EJERCICIOS PROPUESTOS:
1. Según el fragmento, ¿por qué la aparición de la escritura separa la Prehistoria de la Historia? Responda en una a tres oraciones.
2. Reescriba en forma de lista el párrafo del fragmento que empieza por "Es en este momento de la evolución", sin omitir sus datos principales.
3. Resuma el fragmento en tres oraciones.

FRAGMENTO:

La humanidad, como especie, ha
tenido dos nacimientos, entendidos como tales dos momentos claves a lo largo
del tiempo que han forjado su actual estado.
El primero podría ser aquel que
dio paso a la formación de unos seres que evolucionaron de caminar a cuatro
patas a su condición de bipedismo, lo cual permitió una menor presión sobre la
base del cráneo y que el cerebro se desarrollara de forma extraordinaria. Esta
nueva situación llevó al ser humano a una concepción de su entorno que superaba
cualitativamente a la de cualquier otra especie, marcando una distancia
insalvable que se agrandó con el paso del tiempo, derivando en una nueva
relación con la Naturaleza: de que ésta dominara al hombre (que tenía que
buscar la supervivencia a través del nomadismo como recurso para poder
satisfacer sus necesidades) se pasó a que el hombre comenzara a someter a la
Naturaleza, a través fundamentalmente del invento de la agricultura (paso de la
recolección del producto en bruto a la organización y regularización como un
medio de producción) , lo que permitió la sedentarización y, por consiguiente,
la aparición de la cultura (la manifestación de conocimientos que permiten la
formación de un juicio crítico y que, no en vano, se relaciona precisamente con
el concepto de “cultivo”).
Es en este momento de la
evolución del ser humano cuando encontramos el segundo ínclito trascendental
que marca un antes y un después: la aparición de la escritura marca el fin de
la Prehistoria y el comienzo de la Historia como tal, ya que este elemento es
el que permite a la humanidad marcar su tiempo presente, testimoniar su
presencia a través de unos códigos simbólicos, en los que ya no hace falta la
referencia a lo representado a través de su calco de la realidad (pintar un
caballo cuando se quiere referir a un caballo), sino recurrir a la abstracción
a través de la sofisticación de unos signos que, como continentes, están
alejados física y visualmente de su objeto referencial.

DATOS APORTADOS:
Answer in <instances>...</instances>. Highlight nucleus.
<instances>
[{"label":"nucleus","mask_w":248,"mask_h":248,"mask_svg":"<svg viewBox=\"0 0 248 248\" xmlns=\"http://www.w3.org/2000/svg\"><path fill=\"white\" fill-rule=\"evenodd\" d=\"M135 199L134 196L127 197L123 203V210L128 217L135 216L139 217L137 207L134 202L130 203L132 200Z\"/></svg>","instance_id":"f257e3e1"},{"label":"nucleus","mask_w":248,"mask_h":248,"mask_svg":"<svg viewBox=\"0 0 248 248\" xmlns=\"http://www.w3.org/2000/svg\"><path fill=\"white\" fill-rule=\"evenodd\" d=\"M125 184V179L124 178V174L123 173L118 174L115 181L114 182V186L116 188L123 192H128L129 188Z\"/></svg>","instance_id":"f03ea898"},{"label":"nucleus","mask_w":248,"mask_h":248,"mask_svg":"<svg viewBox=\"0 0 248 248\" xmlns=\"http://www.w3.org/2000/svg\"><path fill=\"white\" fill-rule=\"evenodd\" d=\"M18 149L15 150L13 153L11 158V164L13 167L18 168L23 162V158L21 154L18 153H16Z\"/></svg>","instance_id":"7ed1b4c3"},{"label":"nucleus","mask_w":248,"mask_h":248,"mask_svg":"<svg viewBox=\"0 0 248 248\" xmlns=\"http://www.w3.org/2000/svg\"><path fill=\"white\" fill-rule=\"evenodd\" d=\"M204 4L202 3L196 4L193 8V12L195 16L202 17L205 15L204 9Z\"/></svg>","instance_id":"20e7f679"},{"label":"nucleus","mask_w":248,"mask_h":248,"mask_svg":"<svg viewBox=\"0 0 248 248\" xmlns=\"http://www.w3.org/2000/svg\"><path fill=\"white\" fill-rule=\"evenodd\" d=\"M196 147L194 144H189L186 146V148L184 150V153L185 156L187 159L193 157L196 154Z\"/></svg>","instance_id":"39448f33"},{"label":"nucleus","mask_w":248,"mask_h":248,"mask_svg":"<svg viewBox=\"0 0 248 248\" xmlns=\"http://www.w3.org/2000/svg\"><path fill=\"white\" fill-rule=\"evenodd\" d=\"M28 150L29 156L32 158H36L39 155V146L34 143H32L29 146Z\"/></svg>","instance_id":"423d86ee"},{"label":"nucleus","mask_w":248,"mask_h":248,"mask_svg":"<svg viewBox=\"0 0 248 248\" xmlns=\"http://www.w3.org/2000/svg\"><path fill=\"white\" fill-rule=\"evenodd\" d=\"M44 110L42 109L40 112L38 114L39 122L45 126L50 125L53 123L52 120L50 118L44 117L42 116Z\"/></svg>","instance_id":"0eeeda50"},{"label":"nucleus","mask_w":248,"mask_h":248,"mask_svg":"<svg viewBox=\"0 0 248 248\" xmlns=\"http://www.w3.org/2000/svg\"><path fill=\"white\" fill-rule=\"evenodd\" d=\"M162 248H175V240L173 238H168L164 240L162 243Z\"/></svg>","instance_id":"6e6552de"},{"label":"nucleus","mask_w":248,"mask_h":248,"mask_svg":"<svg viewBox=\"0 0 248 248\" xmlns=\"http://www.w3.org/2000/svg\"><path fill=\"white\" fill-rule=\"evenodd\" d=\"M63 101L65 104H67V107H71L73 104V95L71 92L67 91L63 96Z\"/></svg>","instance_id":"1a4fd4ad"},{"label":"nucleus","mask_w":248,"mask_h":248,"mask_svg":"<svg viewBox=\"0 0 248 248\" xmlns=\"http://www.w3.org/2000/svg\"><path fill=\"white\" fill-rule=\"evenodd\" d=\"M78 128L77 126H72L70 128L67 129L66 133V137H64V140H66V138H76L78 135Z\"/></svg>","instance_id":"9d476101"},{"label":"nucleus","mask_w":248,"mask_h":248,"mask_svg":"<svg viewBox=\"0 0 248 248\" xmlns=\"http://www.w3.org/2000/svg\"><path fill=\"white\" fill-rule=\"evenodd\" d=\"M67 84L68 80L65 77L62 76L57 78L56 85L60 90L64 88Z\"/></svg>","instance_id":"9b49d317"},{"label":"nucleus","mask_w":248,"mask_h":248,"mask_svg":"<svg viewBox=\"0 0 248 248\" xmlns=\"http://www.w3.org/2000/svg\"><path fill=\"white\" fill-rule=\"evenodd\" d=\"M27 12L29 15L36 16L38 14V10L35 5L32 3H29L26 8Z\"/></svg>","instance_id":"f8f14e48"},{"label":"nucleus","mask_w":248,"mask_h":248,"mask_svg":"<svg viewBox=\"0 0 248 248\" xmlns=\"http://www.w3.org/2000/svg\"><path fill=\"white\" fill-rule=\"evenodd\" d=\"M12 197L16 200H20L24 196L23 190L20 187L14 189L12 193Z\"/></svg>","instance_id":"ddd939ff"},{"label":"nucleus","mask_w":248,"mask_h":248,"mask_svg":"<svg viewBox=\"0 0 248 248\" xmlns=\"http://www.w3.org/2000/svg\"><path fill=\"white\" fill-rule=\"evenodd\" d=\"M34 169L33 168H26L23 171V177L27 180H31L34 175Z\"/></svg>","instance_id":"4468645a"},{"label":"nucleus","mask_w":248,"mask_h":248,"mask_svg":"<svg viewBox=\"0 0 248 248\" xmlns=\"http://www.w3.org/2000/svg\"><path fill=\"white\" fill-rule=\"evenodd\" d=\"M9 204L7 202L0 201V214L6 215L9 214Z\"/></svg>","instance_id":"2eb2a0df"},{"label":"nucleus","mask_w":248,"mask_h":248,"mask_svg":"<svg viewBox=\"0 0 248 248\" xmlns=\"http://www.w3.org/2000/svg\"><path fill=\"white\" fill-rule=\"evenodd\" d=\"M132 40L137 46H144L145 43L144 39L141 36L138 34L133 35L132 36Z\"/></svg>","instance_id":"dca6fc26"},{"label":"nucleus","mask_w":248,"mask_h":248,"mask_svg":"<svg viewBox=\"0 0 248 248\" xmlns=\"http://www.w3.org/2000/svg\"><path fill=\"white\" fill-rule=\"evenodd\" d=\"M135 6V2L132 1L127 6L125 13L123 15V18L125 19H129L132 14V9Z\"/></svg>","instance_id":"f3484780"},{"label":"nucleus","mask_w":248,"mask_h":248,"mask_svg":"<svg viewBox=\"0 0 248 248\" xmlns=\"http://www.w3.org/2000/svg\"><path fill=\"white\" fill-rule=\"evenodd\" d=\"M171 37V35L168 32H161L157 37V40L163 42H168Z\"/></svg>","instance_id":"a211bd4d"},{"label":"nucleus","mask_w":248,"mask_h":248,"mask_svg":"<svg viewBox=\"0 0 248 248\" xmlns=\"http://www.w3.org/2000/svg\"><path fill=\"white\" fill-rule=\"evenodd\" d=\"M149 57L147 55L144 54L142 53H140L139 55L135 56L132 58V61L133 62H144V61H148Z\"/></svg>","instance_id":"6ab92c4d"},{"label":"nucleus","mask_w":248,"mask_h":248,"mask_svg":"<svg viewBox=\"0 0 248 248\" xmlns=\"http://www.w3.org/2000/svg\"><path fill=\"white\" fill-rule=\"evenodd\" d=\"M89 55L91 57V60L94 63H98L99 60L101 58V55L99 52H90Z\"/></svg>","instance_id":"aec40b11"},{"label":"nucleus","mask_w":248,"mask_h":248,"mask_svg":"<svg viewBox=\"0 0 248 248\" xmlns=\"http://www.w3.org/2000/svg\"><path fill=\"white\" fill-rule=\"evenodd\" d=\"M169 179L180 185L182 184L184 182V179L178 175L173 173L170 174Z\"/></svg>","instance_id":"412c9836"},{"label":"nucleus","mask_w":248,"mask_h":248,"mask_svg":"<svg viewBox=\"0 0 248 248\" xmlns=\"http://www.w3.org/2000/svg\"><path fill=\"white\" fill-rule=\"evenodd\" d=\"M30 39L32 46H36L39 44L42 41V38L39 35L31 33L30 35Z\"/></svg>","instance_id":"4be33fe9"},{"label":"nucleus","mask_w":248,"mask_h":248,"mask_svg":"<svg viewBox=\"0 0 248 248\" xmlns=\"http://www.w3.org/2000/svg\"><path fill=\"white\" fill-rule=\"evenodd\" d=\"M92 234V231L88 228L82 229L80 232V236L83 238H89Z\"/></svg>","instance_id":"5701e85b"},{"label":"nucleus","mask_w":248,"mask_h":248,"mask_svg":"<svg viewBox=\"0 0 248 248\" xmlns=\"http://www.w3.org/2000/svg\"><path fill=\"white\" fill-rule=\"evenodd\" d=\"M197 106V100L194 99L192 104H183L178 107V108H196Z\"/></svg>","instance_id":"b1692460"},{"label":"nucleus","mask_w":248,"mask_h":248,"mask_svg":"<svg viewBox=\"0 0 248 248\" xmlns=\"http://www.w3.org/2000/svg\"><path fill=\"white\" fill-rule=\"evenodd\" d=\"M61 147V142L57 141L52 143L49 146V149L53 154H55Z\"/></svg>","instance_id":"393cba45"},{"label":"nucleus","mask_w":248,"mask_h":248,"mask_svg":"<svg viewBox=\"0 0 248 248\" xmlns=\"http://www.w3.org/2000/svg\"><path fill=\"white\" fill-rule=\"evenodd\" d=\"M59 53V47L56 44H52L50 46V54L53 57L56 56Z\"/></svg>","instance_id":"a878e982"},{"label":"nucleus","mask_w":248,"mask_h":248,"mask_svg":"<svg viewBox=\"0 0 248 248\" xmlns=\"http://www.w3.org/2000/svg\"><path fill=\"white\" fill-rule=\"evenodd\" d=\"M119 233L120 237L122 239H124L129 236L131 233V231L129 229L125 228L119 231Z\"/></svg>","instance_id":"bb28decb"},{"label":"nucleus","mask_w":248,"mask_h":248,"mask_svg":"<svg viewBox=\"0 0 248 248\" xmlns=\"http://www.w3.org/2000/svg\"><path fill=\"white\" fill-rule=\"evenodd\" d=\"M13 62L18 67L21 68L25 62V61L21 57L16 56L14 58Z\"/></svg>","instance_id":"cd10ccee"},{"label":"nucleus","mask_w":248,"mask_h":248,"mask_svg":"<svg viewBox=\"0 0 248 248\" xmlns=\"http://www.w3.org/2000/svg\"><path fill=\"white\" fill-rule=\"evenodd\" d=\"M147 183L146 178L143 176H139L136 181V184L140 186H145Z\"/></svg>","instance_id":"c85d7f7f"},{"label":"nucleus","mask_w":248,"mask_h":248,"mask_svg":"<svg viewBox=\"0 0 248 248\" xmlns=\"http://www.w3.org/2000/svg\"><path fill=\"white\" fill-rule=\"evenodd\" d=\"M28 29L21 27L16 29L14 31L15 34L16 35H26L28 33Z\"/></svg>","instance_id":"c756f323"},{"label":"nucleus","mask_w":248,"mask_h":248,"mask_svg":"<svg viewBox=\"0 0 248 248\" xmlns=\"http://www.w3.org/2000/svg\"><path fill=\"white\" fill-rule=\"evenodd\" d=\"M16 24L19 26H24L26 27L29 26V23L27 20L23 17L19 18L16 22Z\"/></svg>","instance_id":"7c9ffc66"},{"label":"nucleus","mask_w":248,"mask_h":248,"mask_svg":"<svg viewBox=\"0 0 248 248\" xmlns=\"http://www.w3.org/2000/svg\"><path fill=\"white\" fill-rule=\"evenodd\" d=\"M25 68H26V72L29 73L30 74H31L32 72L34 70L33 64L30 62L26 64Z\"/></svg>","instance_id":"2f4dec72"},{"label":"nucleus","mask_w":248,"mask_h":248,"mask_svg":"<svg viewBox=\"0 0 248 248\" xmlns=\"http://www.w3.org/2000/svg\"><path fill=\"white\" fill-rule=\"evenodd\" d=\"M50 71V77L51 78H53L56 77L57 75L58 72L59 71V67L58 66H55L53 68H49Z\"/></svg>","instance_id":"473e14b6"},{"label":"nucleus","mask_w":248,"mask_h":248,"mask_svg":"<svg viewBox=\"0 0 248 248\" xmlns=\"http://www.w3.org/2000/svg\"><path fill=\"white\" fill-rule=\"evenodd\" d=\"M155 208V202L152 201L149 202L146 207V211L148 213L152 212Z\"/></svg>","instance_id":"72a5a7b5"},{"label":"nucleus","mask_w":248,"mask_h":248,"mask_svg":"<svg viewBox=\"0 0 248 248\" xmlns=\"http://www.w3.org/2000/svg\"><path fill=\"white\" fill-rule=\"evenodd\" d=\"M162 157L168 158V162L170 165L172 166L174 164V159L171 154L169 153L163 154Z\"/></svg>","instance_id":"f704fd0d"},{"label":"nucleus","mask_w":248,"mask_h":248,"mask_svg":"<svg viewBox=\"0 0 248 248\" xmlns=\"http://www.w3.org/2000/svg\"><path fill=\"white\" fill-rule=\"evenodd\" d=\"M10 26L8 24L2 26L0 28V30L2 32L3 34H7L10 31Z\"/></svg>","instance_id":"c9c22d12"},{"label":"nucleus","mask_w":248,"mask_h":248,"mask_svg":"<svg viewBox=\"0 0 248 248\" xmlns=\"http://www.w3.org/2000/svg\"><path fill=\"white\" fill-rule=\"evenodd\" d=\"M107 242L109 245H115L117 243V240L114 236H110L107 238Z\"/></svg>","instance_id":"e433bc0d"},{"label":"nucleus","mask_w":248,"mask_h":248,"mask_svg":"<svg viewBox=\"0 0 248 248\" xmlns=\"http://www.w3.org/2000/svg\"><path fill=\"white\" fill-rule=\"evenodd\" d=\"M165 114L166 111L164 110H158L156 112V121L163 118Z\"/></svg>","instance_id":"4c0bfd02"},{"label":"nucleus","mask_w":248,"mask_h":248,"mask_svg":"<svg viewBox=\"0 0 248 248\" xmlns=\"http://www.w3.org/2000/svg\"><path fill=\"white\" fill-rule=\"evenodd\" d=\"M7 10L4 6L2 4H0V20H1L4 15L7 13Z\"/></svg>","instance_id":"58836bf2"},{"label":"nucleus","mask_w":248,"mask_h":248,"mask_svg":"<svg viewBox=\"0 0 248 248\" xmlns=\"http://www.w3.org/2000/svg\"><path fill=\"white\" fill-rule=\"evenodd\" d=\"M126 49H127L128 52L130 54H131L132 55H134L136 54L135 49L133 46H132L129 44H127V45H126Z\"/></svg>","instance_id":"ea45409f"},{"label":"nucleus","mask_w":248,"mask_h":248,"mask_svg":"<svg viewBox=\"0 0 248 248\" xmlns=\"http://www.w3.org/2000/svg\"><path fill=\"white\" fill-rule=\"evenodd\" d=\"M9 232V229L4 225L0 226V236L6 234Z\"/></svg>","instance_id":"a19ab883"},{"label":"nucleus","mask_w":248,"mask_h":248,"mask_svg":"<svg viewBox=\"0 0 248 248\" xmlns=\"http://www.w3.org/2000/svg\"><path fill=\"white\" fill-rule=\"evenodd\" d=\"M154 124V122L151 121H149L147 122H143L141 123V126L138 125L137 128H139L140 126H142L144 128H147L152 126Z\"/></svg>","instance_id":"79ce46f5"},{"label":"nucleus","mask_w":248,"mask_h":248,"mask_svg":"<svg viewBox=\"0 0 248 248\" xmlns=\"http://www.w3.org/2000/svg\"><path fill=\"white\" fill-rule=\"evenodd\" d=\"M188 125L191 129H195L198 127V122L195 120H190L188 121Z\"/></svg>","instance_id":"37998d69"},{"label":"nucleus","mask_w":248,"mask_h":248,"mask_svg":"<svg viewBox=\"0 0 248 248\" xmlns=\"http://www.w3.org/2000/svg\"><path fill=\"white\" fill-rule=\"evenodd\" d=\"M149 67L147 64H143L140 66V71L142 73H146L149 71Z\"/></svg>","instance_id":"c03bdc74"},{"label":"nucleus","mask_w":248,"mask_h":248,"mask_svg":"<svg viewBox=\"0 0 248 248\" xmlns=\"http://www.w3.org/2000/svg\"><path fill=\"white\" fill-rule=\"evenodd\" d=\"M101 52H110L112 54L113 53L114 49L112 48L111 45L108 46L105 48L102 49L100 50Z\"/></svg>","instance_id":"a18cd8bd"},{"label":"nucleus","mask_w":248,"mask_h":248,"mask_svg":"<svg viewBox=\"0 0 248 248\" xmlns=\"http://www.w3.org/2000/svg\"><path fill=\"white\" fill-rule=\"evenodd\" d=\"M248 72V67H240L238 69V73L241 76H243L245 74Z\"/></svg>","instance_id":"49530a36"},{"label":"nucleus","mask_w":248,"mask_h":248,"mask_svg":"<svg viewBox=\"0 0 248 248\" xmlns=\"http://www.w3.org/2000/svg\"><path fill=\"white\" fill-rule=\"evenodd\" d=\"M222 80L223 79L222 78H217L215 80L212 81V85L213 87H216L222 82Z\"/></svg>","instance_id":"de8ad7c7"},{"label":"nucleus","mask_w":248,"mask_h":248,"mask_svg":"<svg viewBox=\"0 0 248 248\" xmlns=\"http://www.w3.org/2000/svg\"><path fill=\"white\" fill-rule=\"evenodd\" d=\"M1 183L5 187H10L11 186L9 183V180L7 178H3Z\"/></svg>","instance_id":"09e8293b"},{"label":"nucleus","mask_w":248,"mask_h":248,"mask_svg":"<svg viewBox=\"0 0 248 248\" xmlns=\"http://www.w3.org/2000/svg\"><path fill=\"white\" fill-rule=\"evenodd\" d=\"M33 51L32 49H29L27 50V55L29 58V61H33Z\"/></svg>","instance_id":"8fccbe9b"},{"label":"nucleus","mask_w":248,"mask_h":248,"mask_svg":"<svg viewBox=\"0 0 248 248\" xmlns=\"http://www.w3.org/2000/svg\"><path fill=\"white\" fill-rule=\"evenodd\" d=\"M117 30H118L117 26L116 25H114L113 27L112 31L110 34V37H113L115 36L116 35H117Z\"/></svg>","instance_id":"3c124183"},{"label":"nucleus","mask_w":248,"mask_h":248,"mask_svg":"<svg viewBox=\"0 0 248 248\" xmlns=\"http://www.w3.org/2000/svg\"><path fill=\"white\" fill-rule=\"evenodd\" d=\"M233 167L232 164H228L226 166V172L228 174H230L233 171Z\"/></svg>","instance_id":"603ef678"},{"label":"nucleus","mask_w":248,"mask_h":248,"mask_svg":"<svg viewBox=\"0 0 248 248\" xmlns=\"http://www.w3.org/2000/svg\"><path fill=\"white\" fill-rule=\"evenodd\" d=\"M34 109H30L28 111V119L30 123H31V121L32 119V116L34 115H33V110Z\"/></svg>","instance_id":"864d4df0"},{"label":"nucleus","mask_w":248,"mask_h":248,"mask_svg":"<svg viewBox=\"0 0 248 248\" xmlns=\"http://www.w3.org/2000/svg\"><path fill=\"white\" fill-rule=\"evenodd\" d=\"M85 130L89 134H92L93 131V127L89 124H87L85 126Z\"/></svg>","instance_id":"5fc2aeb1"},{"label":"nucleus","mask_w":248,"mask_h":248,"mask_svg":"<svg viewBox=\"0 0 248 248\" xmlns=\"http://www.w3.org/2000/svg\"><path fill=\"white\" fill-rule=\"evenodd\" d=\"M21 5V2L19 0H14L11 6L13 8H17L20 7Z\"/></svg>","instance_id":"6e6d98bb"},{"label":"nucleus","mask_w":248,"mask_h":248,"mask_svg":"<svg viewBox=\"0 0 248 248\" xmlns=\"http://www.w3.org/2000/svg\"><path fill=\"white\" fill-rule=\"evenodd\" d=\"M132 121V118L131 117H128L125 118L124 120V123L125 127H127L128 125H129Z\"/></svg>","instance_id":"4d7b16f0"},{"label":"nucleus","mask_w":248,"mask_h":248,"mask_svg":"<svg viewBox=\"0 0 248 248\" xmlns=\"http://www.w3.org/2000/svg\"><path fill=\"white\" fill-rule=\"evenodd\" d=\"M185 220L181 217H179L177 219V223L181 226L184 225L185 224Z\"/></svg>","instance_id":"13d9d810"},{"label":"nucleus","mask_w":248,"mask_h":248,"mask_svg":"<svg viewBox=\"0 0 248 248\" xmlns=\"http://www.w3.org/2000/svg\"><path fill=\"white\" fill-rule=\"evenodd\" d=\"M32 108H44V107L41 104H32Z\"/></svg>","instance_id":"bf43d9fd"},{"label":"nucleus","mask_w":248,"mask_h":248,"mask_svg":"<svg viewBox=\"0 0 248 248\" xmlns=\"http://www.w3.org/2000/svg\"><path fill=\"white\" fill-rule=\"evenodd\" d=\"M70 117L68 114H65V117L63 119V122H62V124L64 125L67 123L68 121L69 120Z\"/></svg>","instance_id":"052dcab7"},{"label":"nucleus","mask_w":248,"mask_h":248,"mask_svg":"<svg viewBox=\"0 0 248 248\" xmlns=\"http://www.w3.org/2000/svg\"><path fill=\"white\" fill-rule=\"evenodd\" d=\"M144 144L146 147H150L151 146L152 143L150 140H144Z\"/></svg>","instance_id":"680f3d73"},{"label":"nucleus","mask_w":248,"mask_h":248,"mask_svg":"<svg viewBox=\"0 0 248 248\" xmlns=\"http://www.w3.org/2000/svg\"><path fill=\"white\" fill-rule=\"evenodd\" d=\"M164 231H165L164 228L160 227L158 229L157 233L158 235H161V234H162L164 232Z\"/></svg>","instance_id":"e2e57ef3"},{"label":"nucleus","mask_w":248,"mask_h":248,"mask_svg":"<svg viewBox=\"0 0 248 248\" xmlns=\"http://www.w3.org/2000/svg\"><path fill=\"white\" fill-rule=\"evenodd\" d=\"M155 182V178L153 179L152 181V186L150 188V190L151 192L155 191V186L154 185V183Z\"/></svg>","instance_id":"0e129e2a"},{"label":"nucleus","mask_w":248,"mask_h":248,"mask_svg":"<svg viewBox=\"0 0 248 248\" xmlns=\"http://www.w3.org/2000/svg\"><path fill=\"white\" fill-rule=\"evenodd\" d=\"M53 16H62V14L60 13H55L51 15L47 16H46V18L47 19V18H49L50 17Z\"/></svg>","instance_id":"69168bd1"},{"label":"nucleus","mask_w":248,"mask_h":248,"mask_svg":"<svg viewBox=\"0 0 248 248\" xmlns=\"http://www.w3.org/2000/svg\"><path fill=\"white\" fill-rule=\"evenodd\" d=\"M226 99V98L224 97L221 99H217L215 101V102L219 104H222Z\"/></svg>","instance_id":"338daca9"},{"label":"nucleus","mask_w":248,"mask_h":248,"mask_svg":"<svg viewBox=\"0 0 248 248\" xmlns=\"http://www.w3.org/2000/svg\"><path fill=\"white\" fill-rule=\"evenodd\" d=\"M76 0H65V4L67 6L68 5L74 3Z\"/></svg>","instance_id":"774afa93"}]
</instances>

SOLUCIONES:
1. Según el fragmento, la escritura marca el fin de la Prehistoria y el comienzo de la Historia porque permite a la humanidad marcar su tiempo presente y dejar testimonio de su presencia mediante códigos simbólicos. Estos códigos ya no necesitan calcar la realidad, como ocurre al pintar un caballo para referirse a un caballo. En cambio, recurren a la abstracción mediante signos alejados física y visualmente de su objeto.

2.
- La aparición de la escritura es el segundo momento trascendental de la evolución humana y marca un antes y un después.
- Pone fin a la Prehistoria y da comienzo a la Historia.
- Permite a la humanidad marcar su tiempo presente y testimoniar su presencia mediante códigos simbólicos.
- Estos códigos no calcan la realidad, como al pintar un caballo para referirse a un caballo.
- Recurren a la abstracción mediante signos alejados física y visualmente de su objeto.

3. La humanidad ha tenido dos nacimientos, dos momentos clave que han forjado su estado actual. El primero fue el paso al bipedismo, que favoreció el desarrollo del cerebro y llevó al ser humano a someter a la Naturaleza mediante la agricultura, lo que permitió la sedentarización y la aparición de la cultura. El segundo fue la aparición de la escritura, que puso fin a la Prehistoria e inició la Historia al permitir testimoniar la presencia humana con signos abstractos.